I am reading about enumerations in a book, and the following code example was given:
namespace FunWithEnums
{
enum EmpType : byte
{
Manager = 10,
Grunt = 1,
Contractor = 100,
VicePresident = 9
}
class Program
{
static void Main(string[] args)
{
Console.WriteLine("**** Fun with Enums *****");
EmpType emp = EmpType.Contractor;
EvaluateEnum(emp);
Console.ReadLine();
}
static void EvaluateEnum(System.Enum e)
{
Array enumData = Enum.GetValues(e.GetType());
for (int i =0; i < enumData.Length; i++)
{
Console.WriteLine("Name: {0}, Value: {0:D}", enumData.GetValue(i));
}
Console.WriteLine();
}
}
I'm very confused as to what is being printed out in the forloop. The output is
Name: Grunt, Value: 1
Name: VicePresident, Value: 9
Name: Manager, Value: 10
Name: Contractor, Value: 100
But how does it get both the name AND the value of each enumerated element?
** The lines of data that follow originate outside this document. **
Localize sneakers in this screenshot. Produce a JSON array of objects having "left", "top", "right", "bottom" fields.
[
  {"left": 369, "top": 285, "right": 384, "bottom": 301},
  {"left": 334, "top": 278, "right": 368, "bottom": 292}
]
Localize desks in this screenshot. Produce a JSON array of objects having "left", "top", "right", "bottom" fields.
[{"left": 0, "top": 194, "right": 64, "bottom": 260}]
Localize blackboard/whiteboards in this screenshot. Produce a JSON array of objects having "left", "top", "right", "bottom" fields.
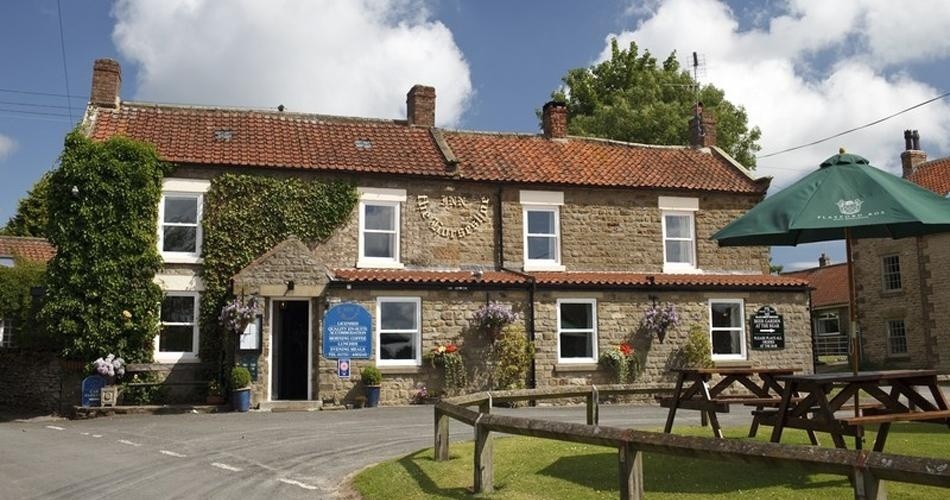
[
  {"left": 322, "top": 303, "right": 371, "bottom": 358},
  {"left": 750, "top": 305, "right": 784, "bottom": 350}
]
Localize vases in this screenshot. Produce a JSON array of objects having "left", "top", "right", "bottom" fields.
[{"left": 206, "top": 395, "right": 225, "bottom": 404}]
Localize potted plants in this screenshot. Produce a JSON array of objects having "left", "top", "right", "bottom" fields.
[
  {"left": 229, "top": 365, "right": 252, "bottom": 411},
  {"left": 355, "top": 364, "right": 382, "bottom": 408}
]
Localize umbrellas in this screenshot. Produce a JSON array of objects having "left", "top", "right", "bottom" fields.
[{"left": 708, "top": 148, "right": 950, "bottom": 417}]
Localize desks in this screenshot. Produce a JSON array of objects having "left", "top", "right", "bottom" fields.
[
  {"left": 663, "top": 366, "right": 821, "bottom": 446},
  {"left": 770, "top": 368, "right": 949, "bottom": 453}
]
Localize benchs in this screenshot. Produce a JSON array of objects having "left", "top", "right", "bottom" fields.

According to the Microsoft documentation, Array enumData = Enum.GetValues(e.GetType());
should only return " an array of the values of the constants in a specified enumeration." I assume that by constants, it is referring to "Manager", "Grunt", "Contractor", "VicePresident", as opposed to 10, 1, 100 and 9. So why is it returning each pair instead of just the name of the employee type? Also, the output of the following code Console.WriteLine(enumData.GetValue(1));
returns just one value, which is "VicePresident" and doesn't return the number 9 like it does in the forloop. Why is this?